Estimated reading time: 3 minutes
Though the novel is the author’s first book, it could hardly have attracted more favorable reviews. Stephen King, Gillian Flynn, and the New York Times raved about it. And the Washington Post called it “a beautifully written, brilliantly plotted, richly enjoyable tale of love, loss and madness.” But I wouldn’t go that far. It’s well written, all right. And the plotting is extraordinarily clever. But I found the two principal revelations in the book entirely predictable, and I had difficulty understanding the narrator’s actions from time to time. It just didn’t seem to me she could possibly be so stupid at times.

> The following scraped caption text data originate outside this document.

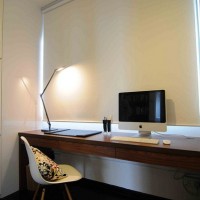 书房写字台灯具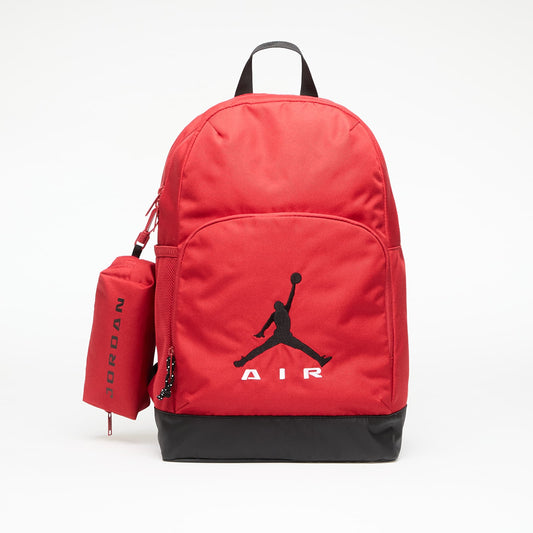 Nike Jordan Air Raid Backpack Gym - 9A9250-R78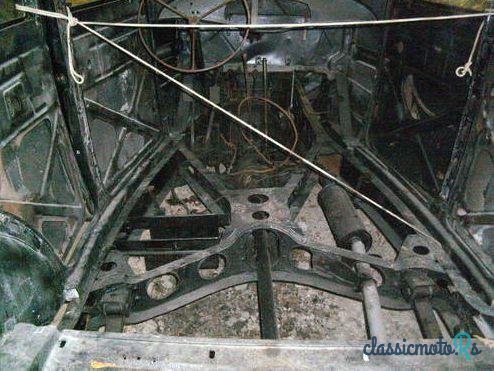 1932' Dodge Dk8 photo #6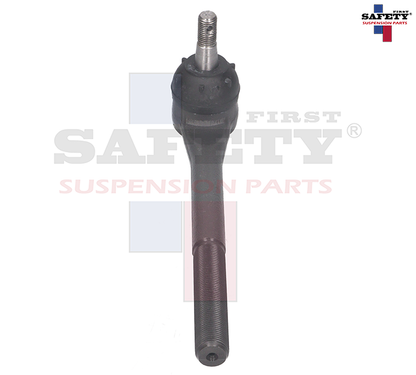 Terminal Ambos Lados Exterior Chevrolet S10 1996-2004 Safety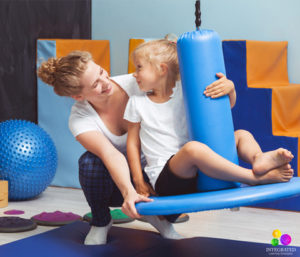 Αισθητηριακή Ολοκλήρωση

The Woman in the Window is narrated by Anna Fox, a Ph.D. child psychologist who lives in an upscale, five-story townhouse in Harlem. Anna is agoraphobic and a drunk. (The term “alcoholic” just doesn’t get the point across.) Her only human contact is with the physical therapist who visits once a week, the handyman who lives in the basement, and the psychotherapist who has prescribed a battery of heavy-duty psychoactive medications. Sometimes Anna forgets to take the drugs. Other times she doubles up the dosage, always washing them down with the merlot she consumes by the case. She spends most of her time spying on the neighbors through her windows, using a telescopic lens on a Nikon to follow their comings and goings.

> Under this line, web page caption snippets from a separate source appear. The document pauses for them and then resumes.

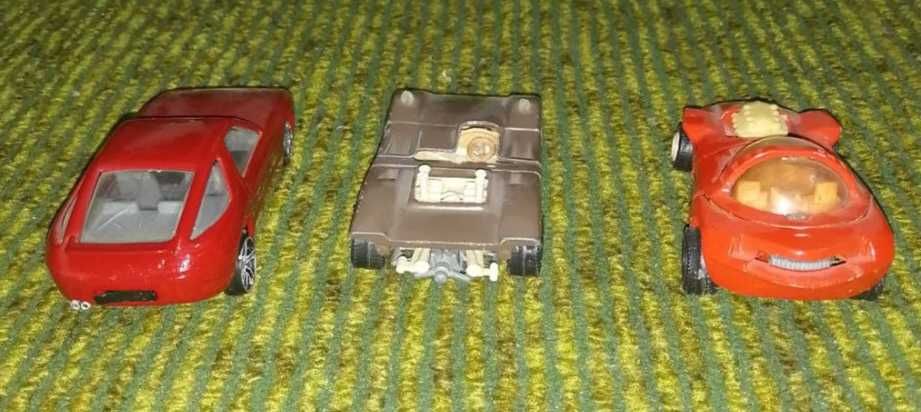 Продаются модельки ссср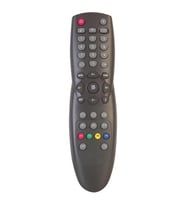 Topfield 5000-5200-6100-59000 Uydu Alıcı Kumandası 3813*B-3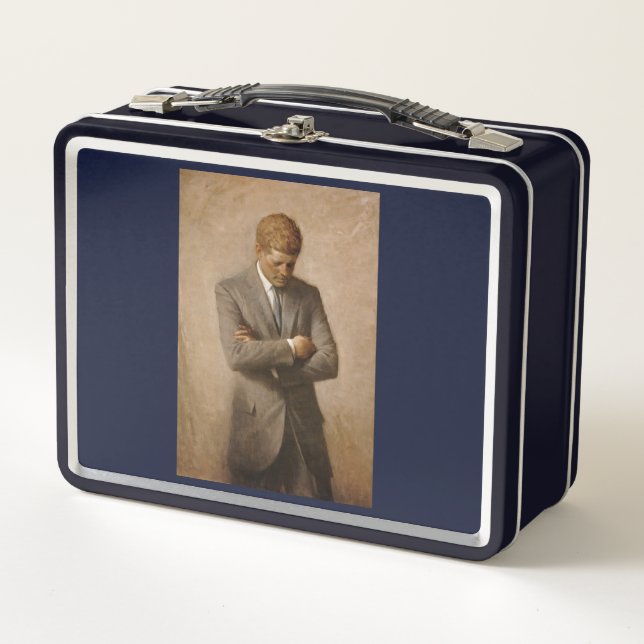 Retrato de la Casa Blanca Presidencial de los Esta (Anverso)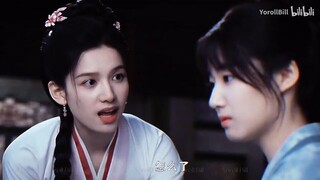 Blossoms in Adversity 惜花芷 胡一天X卢昱晓 顾晏惜×芍药 怎么了”“今天太开心了 舍不得睡”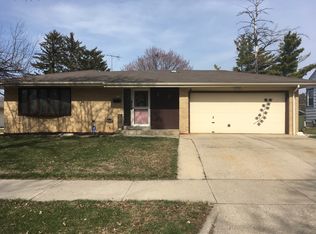 4476 N Houston Ave, Milwaukee, WI 53218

The Woman in the Window by A. J. Finn ★★★★☆
New neighbors have just moved into the house across the park—a husband and wife and their teenage son. (“The deed of sale posted yesterday. My new neighbors are Alistair and Jane Russell; they paid $3.45 million for their humble abode.”) As usual, Anna tracks their movements through her camera and checks them out online. Soon after they arrive, she witnesses Jane Russell stagger toward a window, something silver sticking out of her chest with blood all around it. Should you be surprised that when she attempts to report the crime, nobody believes her? Don’t be. That’s the point of the story.
A. J. Finn is the pen name of Daniel Mallory, who left his post as executive editor at the publisher William Morrow to take up full-time writing after his own company unwittingly bought the rights to The Woman in the Window from his agent. It’s an irony fitting for the history of this unreliable narrator novel.